As of May 3, there have been 86 reported COVID-19 deaths in New Hampshire. That number is a tragedy.

Of the 86, just 4 were people under the age of 60. In fact, nobody under the age of 60 has died from the coronavirus here since April 15, even as the number of positive tests has surged.

That number — four– is an opportunity.

When a healthy 30-year-old woman wants to know why she can’t go back to work, what’s the answer? That there’s an 80-year-old she might put at risk? The obvious rejoinder is that the 80-year-0ld should be quarantined, not her.

Mean-spirited? Perhaps. But check the math as of April 27:

The over-80 fatalities are shocking and sad. At the same time, they are also a reliable indicator that the rest of the population has options about returning to their lives. Families with elderly members in the home have tough decisions to make. But most New Hamsphire working-age households don’t have elderly residents.

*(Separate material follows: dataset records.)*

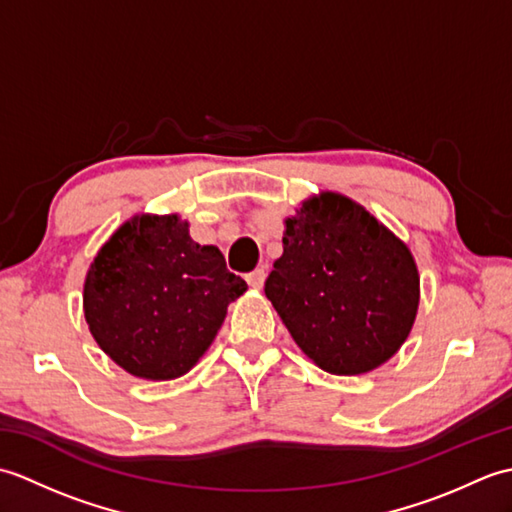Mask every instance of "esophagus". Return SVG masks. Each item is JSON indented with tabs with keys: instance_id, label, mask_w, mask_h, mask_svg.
Segmentation results:
<instances>
[{
	"instance_id": "obj_1",
	"label": "esophagus",
	"mask_w": 512,
	"mask_h": 512,
	"mask_svg": "<svg viewBox=\"0 0 512 512\" xmlns=\"http://www.w3.org/2000/svg\"><path fill=\"white\" fill-rule=\"evenodd\" d=\"M246 281H248V286H250V288L259 290V288L264 286V281H266V270H264V268H255L253 273H248V275H246Z\"/></svg>"
}]
</instances>
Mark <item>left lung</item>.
Here are the masks:
<instances>
[{
    "label": "left lung",
    "instance_id": "8db88e82",
    "mask_svg": "<svg viewBox=\"0 0 512 512\" xmlns=\"http://www.w3.org/2000/svg\"><path fill=\"white\" fill-rule=\"evenodd\" d=\"M301 352L336 376L372 372L407 341L420 277L407 244L341 193L323 191L286 220L266 279Z\"/></svg>",
    "mask_w": 512,
    "mask_h": 512
}]
</instances>
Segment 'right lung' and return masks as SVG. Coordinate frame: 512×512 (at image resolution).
Wrapping results in <instances>:
<instances>
[{
    "label": "right lung",
    "mask_w": 512,
    "mask_h": 512,
    "mask_svg": "<svg viewBox=\"0 0 512 512\" xmlns=\"http://www.w3.org/2000/svg\"><path fill=\"white\" fill-rule=\"evenodd\" d=\"M217 246H200L189 222L134 215L96 253L83 286L94 341L125 372L171 380L200 361L228 303L246 292Z\"/></svg>",
    "instance_id": "add662e5"
}]
</instances>
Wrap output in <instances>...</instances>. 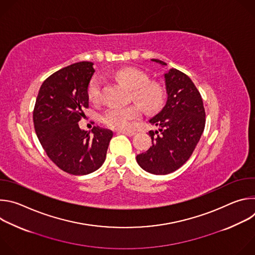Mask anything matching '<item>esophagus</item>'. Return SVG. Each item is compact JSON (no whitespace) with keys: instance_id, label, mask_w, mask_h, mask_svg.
Segmentation results:
<instances>
[{"instance_id":"esophagus-1","label":"esophagus","mask_w":255,"mask_h":255,"mask_svg":"<svg viewBox=\"0 0 255 255\" xmlns=\"http://www.w3.org/2000/svg\"><path fill=\"white\" fill-rule=\"evenodd\" d=\"M118 133H122V134H125L127 136H134L136 134V131H133V130H122V131H118Z\"/></svg>"}]
</instances>
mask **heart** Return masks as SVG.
I'll use <instances>...</instances> for the list:
<instances>
[{"instance_id":"b5f03b06","label":"heart","mask_w":255,"mask_h":255,"mask_svg":"<svg viewBox=\"0 0 255 255\" xmlns=\"http://www.w3.org/2000/svg\"><path fill=\"white\" fill-rule=\"evenodd\" d=\"M116 80L132 91V98L142 106L145 110L152 112L163 103L164 93L162 88L157 84L147 83V76L135 68H125L119 70ZM101 80L94 78L88 87V97L91 102L98 103L100 100ZM141 115V109L137 105L129 107H111L102 115V121L110 128L125 129L130 126L131 122L138 119Z\"/></svg>"}]
</instances>
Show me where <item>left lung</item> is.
<instances>
[{
	"label": "left lung",
	"mask_w": 255,
	"mask_h": 255,
	"mask_svg": "<svg viewBox=\"0 0 255 255\" xmlns=\"http://www.w3.org/2000/svg\"><path fill=\"white\" fill-rule=\"evenodd\" d=\"M161 66L166 63L151 59ZM166 102L162 110L149 119L157 130L149 131L152 145L136 156L139 166L153 174H167L192 155L205 128L202 97L192 80L175 68L163 74Z\"/></svg>",
	"instance_id": "8db88e82"
}]
</instances>
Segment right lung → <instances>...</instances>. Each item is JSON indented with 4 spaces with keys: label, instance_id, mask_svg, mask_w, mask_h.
Returning a JSON list of instances; mask_svg holds the SVG:
<instances>
[{
    "label": "right lung",
    "instance_id": "right-lung-1",
    "mask_svg": "<svg viewBox=\"0 0 255 255\" xmlns=\"http://www.w3.org/2000/svg\"><path fill=\"white\" fill-rule=\"evenodd\" d=\"M94 63L81 61L63 67L40 87L33 121L48 157L63 171L85 175L102 166L113 131L94 127L83 130L79 121L89 107L88 87Z\"/></svg>",
    "mask_w": 255,
    "mask_h": 255
}]
</instances>
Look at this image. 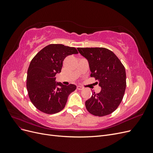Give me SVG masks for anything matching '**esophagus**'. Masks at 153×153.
I'll return each mask as SVG.
<instances>
[{
  "label": "esophagus",
  "instance_id": "34e87169",
  "mask_svg": "<svg viewBox=\"0 0 153 153\" xmlns=\"http://www.w3.org/2000/svg\"><path fill=\"white\" fill-rule=\"evenodd\" d=\"M77 89L78 90H82V89H84V87H81L80 85H78L77 86Z\"/></svg>",
  "mask_w": 153,
  "mask_h": 153
}]
</instances>
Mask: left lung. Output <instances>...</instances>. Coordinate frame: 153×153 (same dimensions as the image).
<instances>
[{
	"label": "left lung",
	"instance_id": "left-lung-1",
	"mask_svg": "<svg viewBox=\"0 0 153 153\" xmlns=\"http://www.w3.org/2000/svg\"><path fill=\"white\" fill-rule=\"evenodd\" d=\"M86 58L91 72L101 90L85 101L88 112L102 117L112 114L123 100L126 87L124 66L112 51L105 48H78Z\"/></svg>",
	"mask_w": 153,
	"mask_h": 153
}]
</instances>
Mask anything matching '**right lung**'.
I'll use <instances>...</instances> for the list:
<instances>
[{"label":"right lung","mask_w":153,"mask_h":153,"mask_svg":"<svg viewBox=\"0 0 153 153\" xmlns=\"http://www.w3.org/2000/svg\"><path fill=\"white\" fill-rule=\"evenodd\" d=\"M77 53L74 47L51 44L32 59L27 71V89L31 102L41 112L53 114L61 111L69 94L76 89L75 85L56 82L55 75L61 73L64 59Z\"/></svg>","instance_id":"1"}]
</instances>
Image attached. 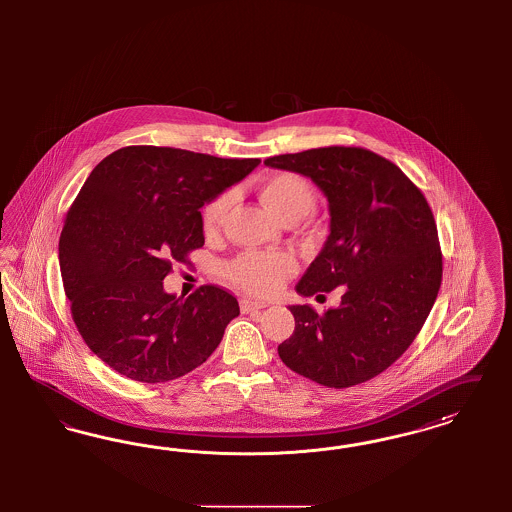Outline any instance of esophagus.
I'll use <instances>...</instances> for the list:
<instances>
[{"instance_id": "1", "label": "esophagus", "mask_w": 512, "mask_h": 512, "mask_svg": "<svg viewBox=\"0 0 512 512\" xmlns=\"http://www.w3.org/2000/svg\"><path fill=\"white\" fill-rule=\"evenodd\" d=\"M267 303L263 301H257V299H242V311L244 313H255V311H261L265 309Z\"/></svg>"}]
</instances>
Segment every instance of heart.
<instances>
[{"mask_svg":"<svg viewBox=\"0 0 512 512\" xmlns=\"http://www.w3.org/2000/svg\"><path fill=\"white\" fill-rule=\"evenodd\" d=\"M259 195L268 211L282 222H299L313 213L317 205L315 188L307 178L295 172H274L267 176ZM232 205V194H222L203 209V230L217 232ZM295 272V263L288 255L245 253L228 265V278L245 292L268 295L276 292Z\"/></svg>","mask_w":512,"mask_h":512,"instance_id":"b5f03b06","label":"heart"}]
</instances>
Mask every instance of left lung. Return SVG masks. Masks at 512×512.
Listing matches in <instances>:
<instances>
[{"label": "left lung", "instance_id": "left-lung-1", "mask_svg": "<svg viewBox=\"0 0 512 512\" xmlns=\"http://www.w3.org/2000/svg\"><path fill=\"white\" fill-rule=\"evenodd\" d=\"M267 167L311 178L328 199L330 234L295 286L303 297L343 290L318 315L292 305L282 363L328 388L378 376L413 343L441 286L432 209L388 159L363 147H318L268 157Z\"/></svg>", "mask_w": 512, "mask_h": 512}]
</instances>
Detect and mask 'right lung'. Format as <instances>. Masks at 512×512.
Masks as SVG:
<instances>
[{
	"mask_svg": "<svg viewBox=\"0 0 512 512\" xmlns=\"http://www.w3.org/2000/svg\"><path fill=\"white\" fill-rule=\"evenodd\" d=\"M259 159L128 146L107 155L76 195L59 267L86 345L122 376L159 384L203 365L238 299L217 286L163 290L172 261L205 244L201 207L244 180Z\"/></svg>",
	"mask_w": 512,
	"mask_h": 512,
	"instance_id": "right-lung-1",
	"label": "right lung"
}]
</instances>
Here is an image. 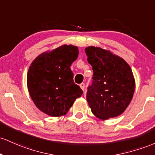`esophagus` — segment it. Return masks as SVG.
I'll return each instance as SVG.
<instances>
[{"instance_id":"1","label":"esophagus","mask_w":155,"mask_h":155,"mask_svg":"<svg viewBox=\"0 0 155 155\" xmlns=\"http://www.w3.org/2000/svg\"><path fill=\"white\" fill-rule=\"evenodd\" d=\"M80 87H81V89H82L83 91H84L85 90V83H81V84H80Z\"/></svg>"}]
</instances>
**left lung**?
<instances>
[{
    "instance_id": "1",
    "label": "left lung",
    "mask_w": 155,
    "mask_h": 155,
    "mask_svg": "<svg viewBox=\"0 0 155 155\" xmlns=\"http://www.w3.org/2000/svg\"><path fill=\"white\" fill-rule=\"evenodd\" d=\"M93 69L86 99L99 119L116 117L126 110L135 91V79L129 64L108 50L95 47L85 49Z\"/></svg>"
}]
</instances>
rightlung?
<instances>
[{"label":"right lung","instance_id":"obj_1","mask_svg":"<svg viewBox=\"0 0 155 155\" xmlns=\"http://www.w3.org/2000/svg\"><path fill=\"white\" fill-rule=\"evenodd\" d=\"M78 53L76 46L64 45L39 55L31 64L28 88L34 104L45 114L54 117L65 115L83 94L70 69Z\"/></svg>","mask_w":155,"mask_h":155}]
</instances>
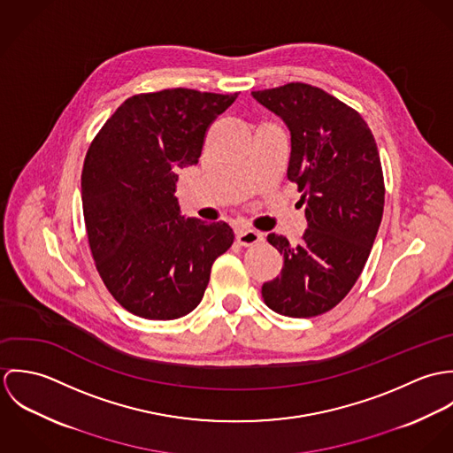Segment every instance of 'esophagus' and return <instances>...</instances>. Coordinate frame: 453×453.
I'll list each match as a JSON object with an SVG mask.
<instances>
[{
	"instance_id": "obj_1",
	"label": "esophagus",
	"mask_w": 453,
	"mask_h": 453,
	"mask_svg": "<svg viewBox=\"0 0 453 453\" xmlns=\"http://www.w3.org/2000/svg\"><path fill=\"white\" fill-rule=\"evenodd\" d=\"M235 239L241 246H255L263 241V234H259L257 230H251V228H239L235 232Z\"/></svg>"
}]
</instances>
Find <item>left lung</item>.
Wrapping results in <instances>:
<instances>
[{"mask_svg":"<svg viewBox=\"0 0 453 453\" xmlns=\"http://www.w3.org/2000/svg\"><path fill=\"white\" fill-rule=\"evenodd\" d=\"M251 96L289 129L288 180L307 218L298 246L266 237L284 265L261 296L277 314L314 318L347 296L370 257L384 214L380 155L361 115L323 88L288 83Z\"/></svg>","mask_w":453,"mask_h":453,"instance_id":"obj_1","label":"left lung"}]
</instances>
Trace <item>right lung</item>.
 Masks as SVG:
<instances>
[{
  "mask_svg": "<svg viewBox=\"0 0 453 453\" xmlns=\"http://www.w3.org/2000/svg\"><path fill=\"white\" fill-rule=\"evenodd\" d=\"M192 88L129 97L92 141L81 202L92 257L130 314L169 321L200 303L214 259L234 244L226 223L181 216L178 169L198 164L205 130L237 99Z\"/></svg>",
  "mask_w": 453,
  "mask_h": 453,
  "instance_id": "right-lung-1",
  "label": "right lung"
}]
</instances>
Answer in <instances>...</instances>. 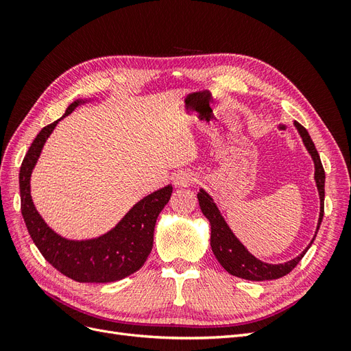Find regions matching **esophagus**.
<instances>
[{"label":"esophagus","instance_id":"obj_1","mask_svg":"<svg viewBox=\"0 0 351 351\" xmlns=\"http://www.w3.org/2000/svg\"><path fill=\"white\" fill-rule=\"evenodd\" d=\"M196 182V176L190 171H180L174 177V184L177 187H189Z\"/></svg>","mask_w":351,"mask_h":351}]
</instances>
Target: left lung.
Masks as SVG:
<instances>
[{"mask_svg": "<svg viewBox=\"0 0 351 351\" xmlns=\"http://www.w3.org/2000/svg\"><path fill=\"white\" fill-rule=\"evenodd\" d=\"M294 127L299 132L303 145L306 146L307 152L311 154L313 164H315V183L317 187V193H319L321 200V212H319V219H317V227L316 232L312 239V241L307 246L299 256L284 262V263H267L262 262L261 259L254 258L253 254L243 246V243L234 236V232L231 231L228 224L226 222L224 217L221 215L218 206L215 205L214 199H212L204 189L199 190L197 199H199V206L202 209V214H204L209 224H210V247L214 252L215 258L221 263V267L224 268L228 274L234 275V277L249 280V281H267V280H277L284 277V275L289 274L295 265L302 261V258L306 254L312 246V243L317 234V230L321 227V222L324 218V197H325V171L321 162L319 154H317L315 143L312 142L309 133L304 129L302 124L294 121Z\"/></svg>", "mask_w": 351, "mask_h": 351, "instance_id": "left-lung-1", "label": "left lung"}]
</instances>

And it’s not just New Hampshire. Nationwide, 31 percent of coronavirus deaths have been people 85 and older. People 65 and older are about 80 percent of the nation’s COVID-19 deaths.

Opponents of relaxing the stay-at-home order often portray any discussion of the demographic data as being dismissive of the elderly. “Killing Grandma” is the debate shorthand.

What they’re ignoring is the flip side:  If you’re not approaching retirement age, you’re in very little danger of dying from the coronavirus. Granite Staters under 60 are 75 percent of the population but just 7 percent of the fatalities.  And since these numbers were released, there have been 24 new deaths –all of them people over 60, and many in nursing homes. That brings the percentage of under-60 deaths down to 4.7 percent…and falling.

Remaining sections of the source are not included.